April 7, 2020

First Steps

By Stephen Tuttle | Nov. 25, 2017

The rogue's gallery of accused sexual harassers, abusers, and assaulters now includes

actors, directors, producers, record moguls, politicians including two former presidents and the current president, television broadcasters both behind and in front of the camera, and various business executives.

Public opinion, which essentially ignored most such claims since public opinion existed, has turned dramatically the other way. The boys-will-be-boys attitudes of the past are gone or nearly so; women victims have found their voice and are using it. Men in power using and abusing mostly young women who have none are an ugly anachronism whose time is just about up.

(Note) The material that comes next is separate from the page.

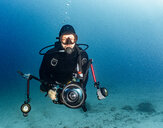 Underwater view of male diver with under water camera, portrait, Raja Ampat, Sorong, Nusa Tenggara Barat, Indonesia - CUF50870
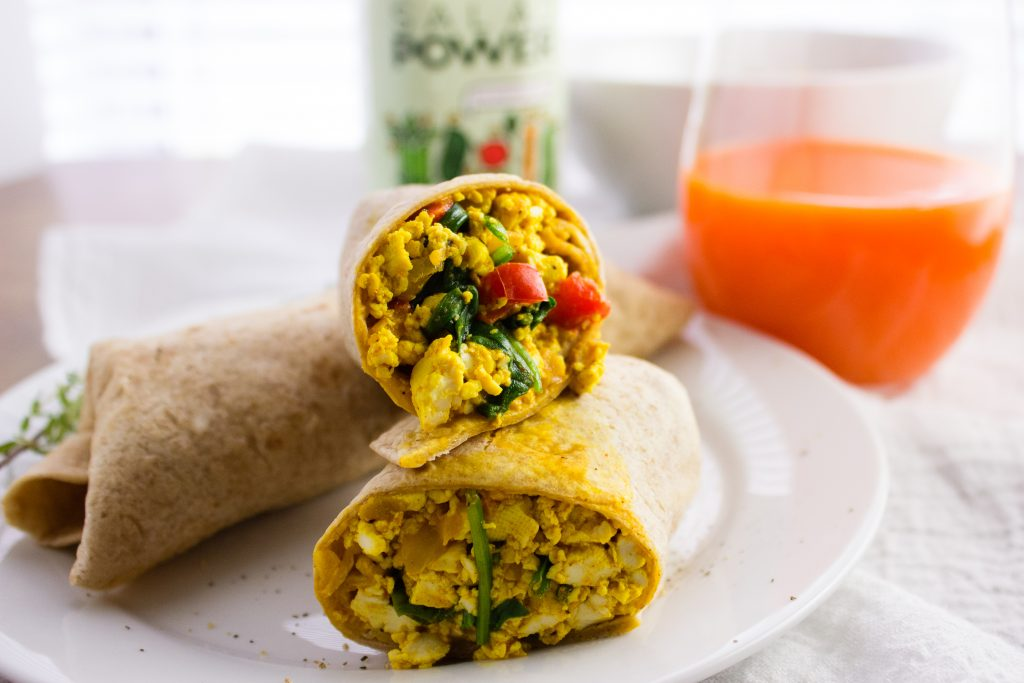 Tofu Scramble Recipe - Quick and Easy egg substitute for vegans that can be enjoyed as is or rolled into a flour tortilla for a delicious breakfast burrito. simplylakita.com #vegan #tofu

What happened that so dramatically reshaped the landscape? We started believing the women, partly because so many were making similar accusations against the same men. Safety in numbers then opened the floodgates completely.   

More than 300 women have accused movie director/producer James Tobak of behavior ranging from inappropriate harassment to full-blown sexual assault. Several dozen have similarly accused Harvey Weinstein, and dozens more director Brett Ratner and music mogul Russell Simmons.

Accusations have been made that former president George H.W. Bush inappropriately touched young women (he apologized), we know Bill Clinton's history, and President Donald Trump has been accused by a dozen women and was twice recorded saying what sounded a lot like an admission of sexual assault. 

Clinton's case is instructive because the initial reaction to accusations against him used a template that is still popular today: First, strongly deny anything ever happened at all and demonize the accuser by claiming she's attention-seeking or money-grubbing, or of dubious repute in some way. When that doesn't work, claim the sexual contact you previously denied was actually consensual. And, of course, demonize the accuser by at least implying she's a slut. When that doesn't work, quietly pay a large settlement with a confidentiality clause so nobody can talk about it. “I didn't do it, she's a liar, she wanted me to do it, here's a bunch of money to be quiet.”

The Clinton camp called Gennifer Flowers, Paula Jones, and Monica Lewinsky liars and worse. The president even lied under oath about it and was impeached, though not convicted, as a result. But Flowers recorded phone calls with the president, Lewinsky kept that blue dress, and Jones received an $850,00 settlement. Clinton's defenders are mostly quiet these days. 

Even those acknowledging their behavior offer lukewarm or faux apologies complete with rationalizations and excuses, usually followed by a settlement offer. Former Fox broadcaster Bill O'Reilly paid one woman a staggering $32 million settlement all the while claiming he never did a thing and acquiesced only to spare his family the media storm sure to accompany any civil trial — a trial at which his family would presumably suffer the embarrassment of learning he was completely innocent, or so he said. 

Only President Trump, with a dozen accusers (all of whom he has called liars) and incriminating audio tapes, has escaped our new assumption of guilt; his supporters simply do not care what he does, including alleged criminal behavior.

Unfortunately, some of the most serious sexual assault allegations are now too old to prosecute, the statute of limitations having expired. Most of those now being accused will never face any kind of criminal prosecution but careers, justifiably so, are over. 

(Sexual harassment itself, by the way, is not criminal unless it involves other crimes, like unwanted touching or coercion, but it's unacceptable and plenty actionable as a civil matter. Not to mention the attendant career-ending publicity.)

Thank goodness women now feel sufficiently empowered to expose some of this aberrant behavior even if it happened decades ago. It's the first step in getting around a corner that should have been turned long ago. The next step is to start reporting the miscreants immediately. It's surprising there isn't some sort of nonprofit that helps women report harassment and abuse and protects them during the process.

The porcine predators are already on notice that there can be career-ending consequences for their behavior, and it would be good to add legal consequences to the mix. If a bigger weapon is required to make this stop, then women should have it. 

There should be a cautionary note here. The assumption of guilt is a dangerous road antithetical to our legal traditions. It's inevitable some accusations, likely a relative handful, will not be true. We have to be willing to reject those while affording the wrongly accused a chance to defend themselves even in the current atmosphere; accusations alone are not proof of guilt. 

That women have found a strong voice and the public is finally offering a listening ear are benchmarks in a too-long journey. The silence has been shattered, and the first steps in ending the outrages have been taken. Now, let's keep walking.